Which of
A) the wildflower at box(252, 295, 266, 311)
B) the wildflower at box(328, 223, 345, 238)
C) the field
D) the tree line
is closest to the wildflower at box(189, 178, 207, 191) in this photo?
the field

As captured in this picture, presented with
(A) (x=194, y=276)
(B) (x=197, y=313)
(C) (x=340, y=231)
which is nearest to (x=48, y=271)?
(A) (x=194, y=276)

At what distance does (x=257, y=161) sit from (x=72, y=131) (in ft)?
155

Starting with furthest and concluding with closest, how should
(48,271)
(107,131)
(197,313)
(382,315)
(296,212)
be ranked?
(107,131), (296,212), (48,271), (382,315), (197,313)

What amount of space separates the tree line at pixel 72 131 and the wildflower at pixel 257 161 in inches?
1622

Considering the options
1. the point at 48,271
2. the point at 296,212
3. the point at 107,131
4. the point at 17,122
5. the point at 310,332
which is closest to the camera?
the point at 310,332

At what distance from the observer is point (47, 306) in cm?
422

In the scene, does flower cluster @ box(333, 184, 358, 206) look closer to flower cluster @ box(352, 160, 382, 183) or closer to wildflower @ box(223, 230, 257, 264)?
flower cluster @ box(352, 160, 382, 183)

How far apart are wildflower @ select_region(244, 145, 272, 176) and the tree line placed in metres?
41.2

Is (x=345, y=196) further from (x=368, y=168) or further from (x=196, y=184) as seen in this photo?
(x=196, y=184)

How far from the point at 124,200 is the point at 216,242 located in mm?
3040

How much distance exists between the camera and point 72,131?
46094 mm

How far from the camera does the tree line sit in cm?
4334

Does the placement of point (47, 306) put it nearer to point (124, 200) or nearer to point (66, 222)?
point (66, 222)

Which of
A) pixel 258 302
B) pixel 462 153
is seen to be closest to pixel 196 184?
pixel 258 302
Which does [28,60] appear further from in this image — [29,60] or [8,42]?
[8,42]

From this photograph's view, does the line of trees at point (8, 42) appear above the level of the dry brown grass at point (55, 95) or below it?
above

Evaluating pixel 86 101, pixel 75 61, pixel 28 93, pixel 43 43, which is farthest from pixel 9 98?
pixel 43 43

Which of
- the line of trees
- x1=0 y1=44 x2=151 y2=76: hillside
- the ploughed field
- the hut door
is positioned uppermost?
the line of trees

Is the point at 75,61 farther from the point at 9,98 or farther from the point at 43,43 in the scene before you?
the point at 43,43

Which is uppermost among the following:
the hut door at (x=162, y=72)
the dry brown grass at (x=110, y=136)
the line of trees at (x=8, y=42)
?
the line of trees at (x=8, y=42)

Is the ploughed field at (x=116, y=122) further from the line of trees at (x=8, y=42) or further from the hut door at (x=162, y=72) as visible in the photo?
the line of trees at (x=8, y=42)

• [Written exercise]
Please render the stretch from the line containing "Which does [28,60]" through the end of the records as a two-column CSV with headers input and output, one row per record. Put each record's text and its answer in their own quoted fields, with line breaks turned into spaces.

• [Answer to this task]
input,output
"Which does [28,60] appear further from in this image — [29,60] or [8,42]?","[8,42]"
"From this photograph's view, does the line of trees at point (8, 42) appear above the level of the dry brown grass at point (55, 95) or below it?","above"
"Evaluating pixel 86 101, pixel 75 61, pixel 28 93, pixel 43 43, which is farthest from pixel 9 98?","pixel 43 43"
"Which of - the line of trees - x1=0 y1=44 x2=151 y2=76: hillside - the ploughed field - the hut door is positioned uppermost?","the line of trees"
"Is the point at 75,61 farther from the point at 9,98 or farther from the point at 43,43 in the scene before you?","the point at 43,43"
"Which is uppermost among the following: the hut door at (x=162, y=72) the dry brown grass at (x=110, y=136) the line of trees at (x=8, y=42) ?","the line of trees at (x=8, y=42)"
"Is the ploughed field at (x=116, y=122) further from the line of trees at (x=8, y=42) or further from the hut door at (x=162, y=72) as visible in the photo?","the line of trees at (x=8, y=42)"